10分ほどで流川も出てくると、キッチンで水でも飲んでいるようだ。そのままゴソゴソと何かしているかと思えば、カップを片手にやってきて、折りたたみ式のローテーブルに置いた。
「インスタントだけど」
「あ、ありがとう」

コーヒーの香りが緩やかに部屋に流れる。流川は反対の壁に寄りかかり座った。
そのコーヒーをひと口いただき、即座に反応できるように携帯を目の前に出し、座りやすいようにクッションを移動してみたりしたが、それにしても手持ち無沙汰だ。所在ない。

「テレビ、変えてもいいか?」
流川がぽつりと口にした。
「もちろんだよ、ここ流川くんちなんだし」

慌てて手元のリモコンを差し出せば、変えられた画面を見て「ああ、それか」と思わずにいられない。夜のスポーツニュース。特にその番組は、国内に留まらず、NBA情報を一番長く流してくれるのだった。仙道も毎晩それを習慣にしていた。流川もそうなのだろう。

濡れた髪を拭きながら、長い足を持て余すように座り、見るともなしにテレビを眺めるその姿。どうしようもない懐かしさと切なさに、胸の奥がかすかに泡立つ。進行役のアナウンサーも、タイトルのロゴも変わっていない。蘇ってくるあの頃の感覚に、今になって流川の部屋に来てしまったことを後悔しそうだ。

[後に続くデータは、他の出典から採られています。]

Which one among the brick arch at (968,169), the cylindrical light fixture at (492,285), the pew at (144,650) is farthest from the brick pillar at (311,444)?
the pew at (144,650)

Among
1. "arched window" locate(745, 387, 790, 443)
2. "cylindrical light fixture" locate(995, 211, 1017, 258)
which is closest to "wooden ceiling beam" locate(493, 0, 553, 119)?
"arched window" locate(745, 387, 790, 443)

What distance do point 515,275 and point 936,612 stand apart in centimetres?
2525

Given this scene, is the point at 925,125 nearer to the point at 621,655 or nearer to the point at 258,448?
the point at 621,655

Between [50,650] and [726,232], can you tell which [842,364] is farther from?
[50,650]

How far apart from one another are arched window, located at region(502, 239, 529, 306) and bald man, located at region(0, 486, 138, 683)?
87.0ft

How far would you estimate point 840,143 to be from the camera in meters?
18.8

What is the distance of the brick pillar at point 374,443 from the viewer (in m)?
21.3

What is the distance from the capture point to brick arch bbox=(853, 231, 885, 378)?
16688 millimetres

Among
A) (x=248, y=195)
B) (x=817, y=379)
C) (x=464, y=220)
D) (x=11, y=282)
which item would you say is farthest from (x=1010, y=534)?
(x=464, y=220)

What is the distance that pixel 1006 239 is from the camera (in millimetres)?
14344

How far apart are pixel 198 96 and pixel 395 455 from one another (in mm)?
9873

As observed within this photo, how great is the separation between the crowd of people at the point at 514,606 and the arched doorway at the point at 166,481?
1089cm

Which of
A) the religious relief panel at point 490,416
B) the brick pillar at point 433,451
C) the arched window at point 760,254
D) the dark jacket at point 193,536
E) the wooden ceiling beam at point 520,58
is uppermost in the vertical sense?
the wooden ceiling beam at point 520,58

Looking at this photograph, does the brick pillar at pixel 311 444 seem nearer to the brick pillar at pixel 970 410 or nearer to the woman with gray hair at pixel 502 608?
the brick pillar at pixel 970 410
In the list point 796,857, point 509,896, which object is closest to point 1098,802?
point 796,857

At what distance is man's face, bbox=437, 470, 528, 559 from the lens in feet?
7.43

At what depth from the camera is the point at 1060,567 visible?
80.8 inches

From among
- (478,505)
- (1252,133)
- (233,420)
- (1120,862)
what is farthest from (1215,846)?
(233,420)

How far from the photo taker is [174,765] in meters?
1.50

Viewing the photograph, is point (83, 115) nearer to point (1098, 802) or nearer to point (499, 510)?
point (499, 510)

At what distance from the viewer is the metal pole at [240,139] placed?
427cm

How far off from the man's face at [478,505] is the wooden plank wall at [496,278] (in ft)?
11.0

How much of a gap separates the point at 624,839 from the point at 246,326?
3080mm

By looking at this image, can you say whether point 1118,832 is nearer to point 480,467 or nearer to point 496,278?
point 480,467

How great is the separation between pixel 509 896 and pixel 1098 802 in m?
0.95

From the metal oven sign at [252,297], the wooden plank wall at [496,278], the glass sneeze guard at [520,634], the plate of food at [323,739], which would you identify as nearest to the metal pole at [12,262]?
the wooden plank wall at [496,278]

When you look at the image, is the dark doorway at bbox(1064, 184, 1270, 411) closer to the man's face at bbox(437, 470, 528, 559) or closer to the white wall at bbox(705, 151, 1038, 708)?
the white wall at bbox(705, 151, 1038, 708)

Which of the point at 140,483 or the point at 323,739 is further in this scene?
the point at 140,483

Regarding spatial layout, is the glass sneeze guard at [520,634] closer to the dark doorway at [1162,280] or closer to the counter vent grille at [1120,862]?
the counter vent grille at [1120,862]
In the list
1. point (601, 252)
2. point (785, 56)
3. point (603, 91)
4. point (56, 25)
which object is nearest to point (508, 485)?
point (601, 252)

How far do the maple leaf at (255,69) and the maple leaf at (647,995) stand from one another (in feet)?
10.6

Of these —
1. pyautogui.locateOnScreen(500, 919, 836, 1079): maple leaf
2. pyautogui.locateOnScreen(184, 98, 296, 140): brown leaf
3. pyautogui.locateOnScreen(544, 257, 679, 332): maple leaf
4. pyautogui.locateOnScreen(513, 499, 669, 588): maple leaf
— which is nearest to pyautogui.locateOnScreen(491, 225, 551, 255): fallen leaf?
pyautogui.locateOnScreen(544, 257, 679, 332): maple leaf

その時、携帯が震えた。藤真だった。玄関に移動し、声を落として出ると、「なんか用?」と単刀直入なひとこと。用がなきゃ電話しないっつうの、という言葉を飲み込む。

「ねえ、今夜泊めて」
極力ソフトな口調で言った。
「は? おまえに言われても嬉しかねーな」
「そういう冗談じゃなくて、家の鍵落として……お姉ちゃん帰ってないし困ってんの」
まだ飲んでいる最中らしく、背後がガヤガヤと騒がしい。
「今、どこいるわけ」
「どこって、その……し、知り合いのとこ」
「なら、そこ泊めてもらえよ」
「それは無理! ダメだから聞いてるんじゃん」

押し殺した声で訴えるも、素っ気なく却下された。これからカラオケに行くとか何とか。
切れた携帯を手にがっくりと項垂れていると、キッチンに置かれた牛乳パックが目に入った。風呂上りに牛乳、こんなところも仙道と同じだ。出しっぱなしなところも。
「冷蔵庫開けていい? 牛乳しまうから」
返事がない。まったくそんなところまで。

「ねえ、彰──」

その瞬間、玲は自分が信じられなかった。ついうっかりと無意識に漏れ出た言葉に唖然とした。振り返った流川と目が合う。聞こえたのだ。
「あ、あの……これ」と牛乳を示すと、流川はゆっくり立ち上がりやってきて、冷蔵庫に自ら仕舞う。その間、玲は立ち尽くしたまま。呼び間違いに気づかなかったふりをしてしまえばいいのに、それでいてそうは出来ない。明らかに顔に出てしまっているのが自分でもわかる。
「私……家、見てくるね。帰ってないか」
流川は「ああ」とだけ答えた。

逃げるようにして廊下に出たとたん、玲の身体から力が抜けた。もう消化したと思っていた様々な感情にとらわれて、自分でも何がなんだかよくわからない。閉めたドアに寄りかかり、心落ち着かせようとゆっくり大きく呼吸を繰り返した。